The results: Compared with the placebo group, women inhaling neroli felt better and had fewer hot flashes. After the five days of daily aromatherapy, their quality-of-life scores improved by an average of 28% in the women smelling 0.1% neroli oil and 20% in the women smelling 0.5% neroli oil compared with an average 7% improvement in women smelling the placebo oil.

Sexual desire also got a lift in the women who inhaled neroli oil, most especially if they were inhaling the 0.5% concentration. It improved by an average 113% in women using the higher concentration and 27% in women using the 0.1% concentration. Meanwhile, sexual desire took a 50% dive in women using the placebo oil.

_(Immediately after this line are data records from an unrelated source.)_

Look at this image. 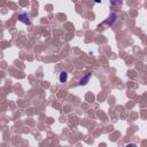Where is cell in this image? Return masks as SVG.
<instances>
[{
	"instance_id": "2",
	"label": "cell",
	"mask_w": 147,
	"mask_h": 147,
	"mask_svg": "<svg viewBox=\"0 0 147 147\" xmlns=\"http://www.w3.org/2000/svg\"><path fill=\"white\" fill-rule=\"evenodd\" d=\"M116 18H117V14H116V13H111L110 16L108 17V20L105 21V24H107V25H111Z\"/></svg>"
},
{
	"instance_id": "3",
	"label": "cell",
	"mask_w": 147,
	"mask_h": 147,
	"mask_svg": "<svg viewBox=\"0 0 147 147\" xmlns=\"http://www.w3.org/2000/svg\"><path fill=\"white\" fill-rule=\"evenodd\" d=\"M91 77H92V74H87L86 76H84V77H82L80 79H79V85H86L87 83H88V80L91 79Z\"/></svg>"
},
{
	"instance_id": "5",
	"label": "cell",
	"mask_w": 147,
	"mask_h": 147,
	"mask_svg": "<svg viewBox=\"0 0 147 147\" xmlns=\"http://www.w3.org/2000/svg\"><path fill=\"white\" fill-rule=\"evenodd\" d=\"M109 1H110L111 5H116V3H121V2H123V0H109Z\"/></svg>"
},
{
	"instance_id": "1",
	"label": "cell",
	"mask_w": 147,
	"mask_h": 147,
	"mask_svg": "<svg viewBox=\"0 0 147 147\" xmlns=\"http://www.w3.org/2000/svg\"><path fill=\"white\" fill-rule=\"evenodd\" d=\"M18 21L25 25H31L32 23V18H31V15H29L28 13H21L18 14Z\"/></svg>"
},
{
	"instance_id": "4",
	"label": "cell",
	"mask_w": 147,
	"mask_h": 147,
	"mask_svg": "<svg viewBox=\"0 0 147 147\" xmlns=\"http://www.w3.org/2000/svg\"><path fill=\"white\" fill-rule=\"evenodd\" d=\"M59 80L61 83H65L68 80V72L67 71H61L59 75Z\"/></svg>"
}]
</instances>
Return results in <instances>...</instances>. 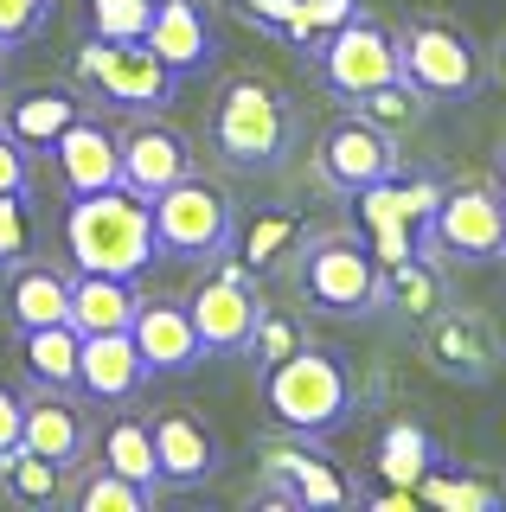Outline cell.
<instances>
[{
	"instance_id": "7c38bea8",
	"label": "cell",
	"mask_w": 506,
	"mask_h": 512,
	"mask_svg": "<svg viewBox=\"0 0 506 512\" xmlns=\"http://www.w3.org/2000/svg\"><path fill=\"white\" fill-rule=\"evenodd\" d=\"M423 365L442 384H494L506 372V333L494 327V314L481 308H442L423 327Z\"/></svg>"
},
{
	"instance_id": "30bf717a",
	"label": "cell",
	"mask_w": 506,
	"mask_h": 512,
	"mask_svg": "<svg viewBox=\"0 0 506 512\" xmlns=\"http://www.w3.org/2000/svg\"><path fill=\"white\" fill-rule=\"evenodd\" d=\"M186 308H193V327L205 352H244L250 327H257L263 314V276L257 269H244L237 256H212V263H199V282L193 295H186Z\"/></svg>"
},
{
	"instance_id": "ba28073f",
	"label": "cell",
	"mask_w": 506,
	"mask_h": 512,
	"mask_svg": "<svg viewBox=\"0 0 506 512\" xmlns=\"http://www.w3.org/2000/svg\"><path fill=\"white\" fill-rule=\"evenodd\" d=\"M148 212H154V244H161V256H180V263H212L237 237L231 192L218 180H205L199 167L186 180H173L167 192H154Z\"/></svg>"
},
{
	"instance_id": "3957f363",
	"label": "cell",
	"mask_w": 506,
	"mask_h": 512,
	"mask_svg": "<svg viewBox=\"0 0 506 512\" xmlns=\"http://www.w3.org/2000/svg\"><path fill=\"white\" fill-rule=\"evenodd\" d=\"M65 256L71 269H103V276H141L161 256L154 244V212L129 186L77 192L65 205Z\"/></svg>"
},
{
	"instance_id": "52a82bcc",
	"label": "cell",
	"mask_w": 506,
	"mask_h": 512,
	"mask_svg": "<svg viewBox=\"0 0 506 512\" xmlns=\"http://www.w3.org/2000/svg\"><path fill=\"white\" fill-rule=\"evenodd\" d=\"M398 58L430 103H468L487 84V45H474V32L449 13H410L398 26Z\"/></svg>"
},
{
	"instance_id": "f6af8a7d",
	"label": "cell",
	"mask_w": 506,
	"mask_h": 512,
	"mask_svg": "<svg viewBox=\"0 0 506 512\" xmlns=\"http://www.w3.org/2000/svg\"><path fill=\"white\" fill-rule=\"evenodd\" d=\"M225 7H237V0H225Z\"/></svg>"
},
{
	"instance_id": "8d00e7d4",
	"label": "cell",
	"mask_w": 506,
	"mask_h": 512,
	"mask_svg": "<svg viewBox=\"0 0 506 512\" xmlns=\"http://www.w3.org/2000/svg\"><path fill=\"white\" fill-rule=\"evenodd\" d=\"M33 256V212H26V192H0V276L13 263Z\"/></svg>"
},
{
	"instance_id": "7402d4cb",
	"label": "cell",
	"mask_w": 506,
	"mask_h": 512,
	"mask_svg": "<svg viewBox=\"0 0 506 512\" xmlns=\"http://www.w3.org/2000/svg\"><path fill=\"white\" fill-rule=\"evenodd\" d=\"M398 327H430V320L449 308V282H442L436 250H410L398 263H385V301H378Z\"/></svg>"
},
{
	"instance_id": "7a4b0ae2",
	"label": "cell",
	"mask_w": 506,
	"mask_h": 512,
	"mask_svg": "<svg viewBox=\"0 0 506 512\" xmlns=\"http://www.w3.org/2000/svg\"><path fill=\"white\" fill-rule=\"evenodd\" d=\"M289 288L321 320H372L385 301V263L359 231L327 224V231H308L302 250L289 256Z\"/></svg>"
},
{
	"instance_id": "74e56055",
	"label": "cell",
	"mask_w": 506,
	"mask_h": 512,
	"mask_svg": "<svg viewBox=\"0 0 506 512\" xmlns=\"http://www.w3.org/2000/svg\"><path fill=\"white\" fill-rule=\"evenodd\" d=\"M45 20H52V0H0V39L7 45L39 39Z\"/></svg>"
},
{
	"instance_id": "d4e9b609",
	"label": "cell",
	"mask_w": 506,
	"mask_h": 512,
	"mask_svg": "<svg viewBox=\"0 0 506 512\" xmlns=\"http://www.w3.org/2000/svg\"><path fill=\"white\" fill-rule=\"evenodd\" d=\"M135 276H103V269H71V327L77 333H116L135 327Z\"/></svg>"
},
{
	"instance_id": "ffe728a7",
	"label": "cell",
	"mask_w": 506,
	"mask_h": 512,
	"mask_svg": "<svg viewBox=\"0 0 506 512\" xmlns=\"http://www.w3.org/2000/svg\"><path fill=\"white\" fill-rule=\"evenodd\" d=\"M141 39L173 64V77H199V71L218 64V26H212V13H205L199 0H161Z\"/></svg>"
},
{
	"instance_id": "2e32d148",
	"label": "cell",
	"mask_w": 506,
	"mask_h": 512,
	"mask_svg": "<svg viewBox=\"0 0 506 512\" xmlns=\"http://www.w3.org/2000/svg\"><path fill=\"white\" fill-rule=\"evenodd\" d=\"M186 173H193V148H186L180 128L161 116H129V128H122V186L154 199Z\"/></svg>"
},
{
	"instance_id": "cb8c5ba5",
	"label": "cell",
	"mask_w": 506,
	"mask_h": 512,
	"mask_svg": "<svg viewBox=\"0 0 506 512\" xmlns=\"http://www.w3.org/2000/svg\"><path fill=\"white\" fill-rule=\"evenodd\" d=\"M302 237H308L302 212H289V205H257V212L237 224L231 256L244 269H257V276H276V269H289V256L302 250Z\"/></svg>"
},
{
	"instance_id": "60d3db41",
	"label": "cell",
	"mask_w": 506,
	"mask_h": 512,
	"mask_svg": "<svg viewBox=\"0 0 506 512\" xmlns=\"http://www.w3.org/2000/svg\"><path fill=\"white\" fill-rule=\"evenodd\" d=\"M20 423H26V391L0 378V455H7V448L20 442Z\"/></svg>"
},
{
	"instance_id": "277c9868",
	"label": "cell",
	"mask_w": 506,
	"mask_h": 512,
	"mask_svg": "<svg viewBox=\"0 0 506 512\" xmlns=\"http://www.w3.org/2000/svg\"><path fill=\"white\" fill-rule=\"evenodd\" d=\"M250 512H314V506H359V480L321 448V436L282 429L257 442V487Z\"/></svg>"
},
{
	"instance_id": "d590c367",
	"label": "cell",
	"mask_w": 506,
	"mask_h": 512,
	"mask_svg": "<svg viewBox=\"0 0 506 512\" xmlns=\"http://www.w3.org/2000/svg\"><path fill=\"white\" fill-rule=\"evenodd\" d=\"M84 7H90V32H103V39H141L161 0H84Z\"/></svg>"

HOW TO BENEFIT FROM NEROLI OIL

Some pure essential oils, such as clove and cinnamon, come with strong precautions because they can irritate the skin or lungs. Neroli oil is much milder. Still, no undiluted essential oil should be daubed on the skin straight out of the bottle—remember, this is concentrated stuff. A few drops should be placed in a scentless “carrier oil,” such as sweet almond oil or jojoba oil.

To approximate your own 0.5% concentration of neroli oil, the ratio should be four drops of the essential oil per ounce of carrier oil. (A good aromatherapy oil will come with its own dropper.)

Don’t want to fuss with mixing essential oils and carriers? Another simple way to enjoy aromatherapy is to place up to five drops of an essential oil in a pot of hot water and, keeping a safe distance of about a foot away, breathe the steam. Or consider purchasing an aromatherapy diffuser and vaporizer. They come in different styles and have different user directions that come with the packaging. These gadgets either warm an essential oil or mix it with steam to create a scented vapor. They cost anywhere from a few bucks to about $60 and can be easily found in department stores or online through Amazon.com and other sellers.

No side effects were seen in the study, so why not take a few minutes a day to stop and smell the neroli to manage The Change?